An exploratory study of philanthropy through festivals and events: The Edinburgh International Magic Festival case
(2015) An exploratory study of philanthropy through festivals and events: The Edinburgh International Magic Festival case, no. 100.
Using the Edinburgh International Magic Festival (EIMF) as a case study this dissertation will explore how philanthropy, revenue and attendance may be generated through cinema broadcast of emerging festivals and events, in order to link philanthropy and festivals for mutual benefit. Previous research regarding philanthropy discusses the corporate environment, in relation to corporate social responsibility and cause-related marketing. There is an abundance of literature on festivals and events, charitable giving and technology; literature which explores how philanthropy may be generated through festivals and events, however, is limited or non-existent.
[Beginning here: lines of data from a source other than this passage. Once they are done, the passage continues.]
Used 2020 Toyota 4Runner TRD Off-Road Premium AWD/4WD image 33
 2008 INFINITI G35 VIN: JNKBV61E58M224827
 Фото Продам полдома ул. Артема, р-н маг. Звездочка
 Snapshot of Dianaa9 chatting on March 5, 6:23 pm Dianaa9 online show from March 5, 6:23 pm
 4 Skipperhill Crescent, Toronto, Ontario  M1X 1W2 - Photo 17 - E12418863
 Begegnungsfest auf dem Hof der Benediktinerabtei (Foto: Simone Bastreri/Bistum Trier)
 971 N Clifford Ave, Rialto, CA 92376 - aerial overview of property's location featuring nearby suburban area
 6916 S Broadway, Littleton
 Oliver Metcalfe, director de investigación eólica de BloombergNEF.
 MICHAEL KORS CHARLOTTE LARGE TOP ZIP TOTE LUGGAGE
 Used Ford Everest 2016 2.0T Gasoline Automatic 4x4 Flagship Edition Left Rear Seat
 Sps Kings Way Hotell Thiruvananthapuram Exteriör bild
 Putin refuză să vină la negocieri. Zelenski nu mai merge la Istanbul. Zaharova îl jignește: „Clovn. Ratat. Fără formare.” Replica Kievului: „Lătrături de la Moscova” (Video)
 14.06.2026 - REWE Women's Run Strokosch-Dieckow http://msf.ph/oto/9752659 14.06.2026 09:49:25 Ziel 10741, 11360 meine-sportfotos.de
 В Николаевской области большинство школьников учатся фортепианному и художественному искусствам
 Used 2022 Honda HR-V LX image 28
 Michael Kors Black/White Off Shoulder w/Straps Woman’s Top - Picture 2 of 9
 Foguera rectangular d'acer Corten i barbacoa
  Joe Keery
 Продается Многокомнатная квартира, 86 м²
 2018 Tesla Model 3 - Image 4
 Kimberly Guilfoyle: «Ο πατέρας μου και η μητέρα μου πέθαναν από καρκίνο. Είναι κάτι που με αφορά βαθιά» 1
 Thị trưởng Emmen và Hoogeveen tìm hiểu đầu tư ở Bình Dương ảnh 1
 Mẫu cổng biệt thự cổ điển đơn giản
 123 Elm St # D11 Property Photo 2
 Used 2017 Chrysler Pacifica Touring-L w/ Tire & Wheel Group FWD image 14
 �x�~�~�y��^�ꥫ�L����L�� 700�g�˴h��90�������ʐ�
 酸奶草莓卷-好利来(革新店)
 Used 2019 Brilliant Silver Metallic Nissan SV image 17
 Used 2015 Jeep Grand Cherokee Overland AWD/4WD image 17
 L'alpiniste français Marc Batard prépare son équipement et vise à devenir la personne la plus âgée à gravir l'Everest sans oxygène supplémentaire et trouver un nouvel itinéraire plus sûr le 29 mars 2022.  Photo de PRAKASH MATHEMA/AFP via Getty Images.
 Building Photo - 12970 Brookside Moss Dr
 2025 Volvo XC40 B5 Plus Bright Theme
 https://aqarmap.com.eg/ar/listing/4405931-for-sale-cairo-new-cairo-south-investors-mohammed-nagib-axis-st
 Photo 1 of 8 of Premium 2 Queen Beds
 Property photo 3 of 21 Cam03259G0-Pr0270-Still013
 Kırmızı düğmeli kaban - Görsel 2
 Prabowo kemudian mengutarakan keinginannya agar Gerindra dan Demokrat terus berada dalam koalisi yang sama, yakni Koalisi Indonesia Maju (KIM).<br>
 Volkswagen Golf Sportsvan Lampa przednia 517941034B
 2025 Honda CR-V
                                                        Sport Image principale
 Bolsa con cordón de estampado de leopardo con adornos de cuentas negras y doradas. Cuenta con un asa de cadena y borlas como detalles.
Increasing advances in technology have allowed festival and event managers to market their events in new ways, and as a result a new phenomenon known as live cinema broadcasting is being administered by organisations to transmit their programmes in high definition to a wider global audience in their local cinemas. In order to generate new theory, qualitative research was the appropriate research method. Seven participants, who were managing directors of festivals and charitable organisations, took part in a one-to-one semi-structured interview to provide significant insight into this phenomenon. The results revealed that festival directors may benefit from collaborating with a charity in order to generate philanthropy, which may also increase awareness and attendance at the event. Benefit-led systems such as introducing early-bird offers, discounted tickets online or alternative promotions may encourage attendance at the festival or, additionally, celebrity endorsements could assist in increasing awareness of the festival and be an effective technique in raising money for charitable causes.